Intervista a cura di https://www.recensionelibro.it/intervista-paola-maria-liotta
- Dovendo riassumere in poche righe il senso del tuo libro “Piano concerto Schumann”, cosa ne diresti?
Questo romanzo nasce da un profondo atto d’amore per la vita e per la musica, che è essa stessa vita, dunque incarna il senso molteplice dell’essere in espansione, prefiggendosi di toccare i cuori e colpire le menti di chiunque leggerà. La scrittura è sempre possibilità di incontro e di condivisione (e non certo nel senso vulgato attraverso i social), sottende la speranza nell’umano e nel futuro migliore dell’umanità, anche se questi sono tempi molto oscuri, controversi e difficili. La letteratura, la cultura, l’arte, la musica, le invenzioni e le conquiste scientifiche sono creazioni dello spirito umano che fanno ben sperare e offrono dei modelli di virtù cui attingere in consapevolezza, determinazione, volontà.
- Da dove nasce l’ispirazione per questo libro in cui è vivo l’amore per la musica, ma c’è spazio anche per un atto terroristico?

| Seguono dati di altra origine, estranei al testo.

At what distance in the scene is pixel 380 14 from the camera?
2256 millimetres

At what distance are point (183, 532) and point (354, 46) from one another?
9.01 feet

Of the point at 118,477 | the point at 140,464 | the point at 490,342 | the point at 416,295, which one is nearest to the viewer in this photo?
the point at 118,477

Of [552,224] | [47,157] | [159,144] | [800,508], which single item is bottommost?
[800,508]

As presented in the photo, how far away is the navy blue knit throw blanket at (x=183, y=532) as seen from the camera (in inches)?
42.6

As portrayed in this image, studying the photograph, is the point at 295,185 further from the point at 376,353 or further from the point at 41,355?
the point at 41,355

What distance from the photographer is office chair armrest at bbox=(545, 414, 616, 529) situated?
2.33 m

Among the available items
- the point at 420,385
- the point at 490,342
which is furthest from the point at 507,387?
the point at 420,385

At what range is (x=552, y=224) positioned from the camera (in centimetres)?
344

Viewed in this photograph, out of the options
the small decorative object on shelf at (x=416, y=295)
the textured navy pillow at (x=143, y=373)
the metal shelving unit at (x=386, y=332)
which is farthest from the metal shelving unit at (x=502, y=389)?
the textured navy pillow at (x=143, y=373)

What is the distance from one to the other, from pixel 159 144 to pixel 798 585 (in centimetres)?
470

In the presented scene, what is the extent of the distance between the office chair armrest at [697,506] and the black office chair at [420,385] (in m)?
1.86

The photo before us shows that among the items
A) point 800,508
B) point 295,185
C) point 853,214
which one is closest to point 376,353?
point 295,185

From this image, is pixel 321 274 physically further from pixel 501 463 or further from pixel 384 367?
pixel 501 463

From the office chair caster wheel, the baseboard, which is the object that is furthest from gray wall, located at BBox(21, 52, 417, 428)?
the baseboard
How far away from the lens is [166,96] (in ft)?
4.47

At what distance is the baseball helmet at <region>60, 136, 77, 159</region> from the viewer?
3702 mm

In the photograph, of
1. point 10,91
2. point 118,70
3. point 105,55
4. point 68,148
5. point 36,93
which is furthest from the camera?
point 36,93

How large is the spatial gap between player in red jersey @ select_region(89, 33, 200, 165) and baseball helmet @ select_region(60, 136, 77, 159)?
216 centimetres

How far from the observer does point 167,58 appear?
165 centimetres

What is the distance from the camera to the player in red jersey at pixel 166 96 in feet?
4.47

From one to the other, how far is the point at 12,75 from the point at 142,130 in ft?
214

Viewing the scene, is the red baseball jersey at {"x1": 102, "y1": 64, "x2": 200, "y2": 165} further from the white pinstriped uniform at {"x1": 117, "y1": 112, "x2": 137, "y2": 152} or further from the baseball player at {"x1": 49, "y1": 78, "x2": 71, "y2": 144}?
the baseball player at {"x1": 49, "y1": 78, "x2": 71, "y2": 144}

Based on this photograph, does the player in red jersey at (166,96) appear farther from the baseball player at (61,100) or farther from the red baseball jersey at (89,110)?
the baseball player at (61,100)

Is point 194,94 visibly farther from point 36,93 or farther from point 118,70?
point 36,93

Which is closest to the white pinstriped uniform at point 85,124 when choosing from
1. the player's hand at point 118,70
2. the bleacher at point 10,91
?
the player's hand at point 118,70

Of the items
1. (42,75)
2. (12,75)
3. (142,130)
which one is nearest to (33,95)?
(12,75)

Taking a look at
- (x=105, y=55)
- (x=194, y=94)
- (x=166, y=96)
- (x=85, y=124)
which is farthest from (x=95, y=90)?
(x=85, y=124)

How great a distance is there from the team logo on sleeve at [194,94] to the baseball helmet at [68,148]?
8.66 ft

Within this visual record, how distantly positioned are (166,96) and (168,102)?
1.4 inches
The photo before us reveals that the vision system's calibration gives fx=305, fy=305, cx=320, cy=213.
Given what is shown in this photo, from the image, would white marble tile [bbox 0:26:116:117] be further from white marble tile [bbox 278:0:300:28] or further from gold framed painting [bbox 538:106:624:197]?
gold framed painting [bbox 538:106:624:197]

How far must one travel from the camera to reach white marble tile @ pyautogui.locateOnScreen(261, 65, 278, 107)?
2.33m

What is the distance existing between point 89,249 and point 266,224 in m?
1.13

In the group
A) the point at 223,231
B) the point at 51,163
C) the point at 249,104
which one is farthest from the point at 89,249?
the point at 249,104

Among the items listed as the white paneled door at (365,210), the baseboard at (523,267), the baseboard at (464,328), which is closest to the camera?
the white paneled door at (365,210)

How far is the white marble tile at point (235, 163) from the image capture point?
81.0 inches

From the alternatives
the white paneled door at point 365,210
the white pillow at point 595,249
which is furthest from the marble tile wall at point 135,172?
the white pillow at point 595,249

Ogni libro credo nasca da un desiderio, che coniuga in sé un’avventura dello spirito e la ricerca di trovare sé stessi negli altri. Il “Piano Concerto Schumann”, l’opera di Schumann, intendo, ne è solo il medium ideale e la sua musica – in verità tutta la musica – si carica di valenze catartiche. La bellezza e la bontà, la sublime meraviglia che racchiude la percezione estetica, qui rievocata anche attraverso nomi e volti più o meno famosi, vicende, opere d’arte ed epoche storiche diverse, trovano conferme e risaltano proprio nel contrasto con la violenza, il male, la crudeltà.
- Cosa vorresti che i lettori riuscissero a comprendere leggendo le tue parole? Quale segno vorresti lasciare in loro?
Vorrei che chiunque leggesse il mio, ritrovasse nella storia, in uno dei personaggi, in una delle passioni e degli slanci che li animano, quel quid che tutti ci unisce. Siamo capaci di grandezza e latori di messaggi profondi, belli, ardenti ma anche, spesso, inconsapevoli della bellezza del creato. La musica e l’arte diventano rivelazione dell’Infinito in ognuno di noi.
- C’è qualcosa che avresti voluto aggiungere al libro, quando lo hai letto dopo la pubblicazione?
Un libro è come una creatura che, dopo essere stata generata, deve vivere di una vita propria. Dunque, ogni libro ha una sua storia, una sua evoluzione, ma, quando è concluso, la dimensione fantastica che lo ha concepito si chiude per schiudersi al molteplice, per diffondersi e trovare nuova vita al di fuori di se stesso e del nucleo ispiratore da cui è sbocciato. Mi piacerebbe che fossero le lettrici e i lettori a inventare l’oltre della trama, l’oltre dei personaggi, l’altrove che li sprona verso nuove mete.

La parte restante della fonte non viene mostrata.